Let’s have a look at the 🤗 Accelerate main features and traps to avoid.

Main use

To use 🤗 Accelerate in your own script, you have to change four things:

  1. Import the Accelerator main class and instantiate one in an accelerator object:
from accelerate import Accelerator

accelerator = Accelerator()

This should happen as early as possible in your training script as it will initialize everything necessary for distributed training. You don’t need to indicate the kind of environment you are in (just one machine with a GPU, one machines with several GPUs, several machines with multiple GPUs or a TPU), the library will detect this automatically.

  1. Remove the call .to(device) or .cuda() for your model and input data. The accelerator object will handle this for you and place all those objects on the right device for you. If you know what you’re doing, you can leave those .to(device) calls but you should use the device provided by the accelerator object: accelerator.device.

To fully deactivate the automatic device placement, pass along device_placement=False when initializing your Accelerator.

If you place your objects manually on the proper device, be careful to create your optimizer after putting your model on accelerator.device or your training will fail on TPU.

  1. Pass all objects relevant to training (optimizer, model, training dataloader, learning rate scheduler) to the prepare() method. This will make sure everything is ready for training.
model, optimizer, train_dataloader, lr_scheduler = accelerator.prepare(
    model, optimizer, train_dataloader, lr_scheduler
)

In particular, your training dataloader will be sharded across all GPUs/TPU cores available so that each one sees a different portion of the training dataset.
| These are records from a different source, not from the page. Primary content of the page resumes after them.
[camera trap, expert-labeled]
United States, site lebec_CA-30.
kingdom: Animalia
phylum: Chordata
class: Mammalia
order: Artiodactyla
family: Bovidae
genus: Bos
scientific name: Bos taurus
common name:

Also, the random states of all processes will be synchronized at the beginning of each iteration through your dataloader, to make sure the data is shuffled the same way (if you decided to use shuffle=True or any kind of random sampler).

The actual batch size for your training will be the number of devices used multiplied by the batch size you set in your script: for instance training on 4 GPUs with a batch size of 16 set when creating the training dataloader will train at an actual batch size of 64.

Alternatively, you can use the option split_batches=True when creating and initializing your Accelerator, in which case the batch size will always stay the same, whether you run your script on 1, 2, 4, or 64 GPUs.

You should execute this instruction as soon as all objects for training are created, before starting your actual training loop.

You should only pass the learning rate scheduler to prepare() when the scheduler needs to be stepped at each optimizer step.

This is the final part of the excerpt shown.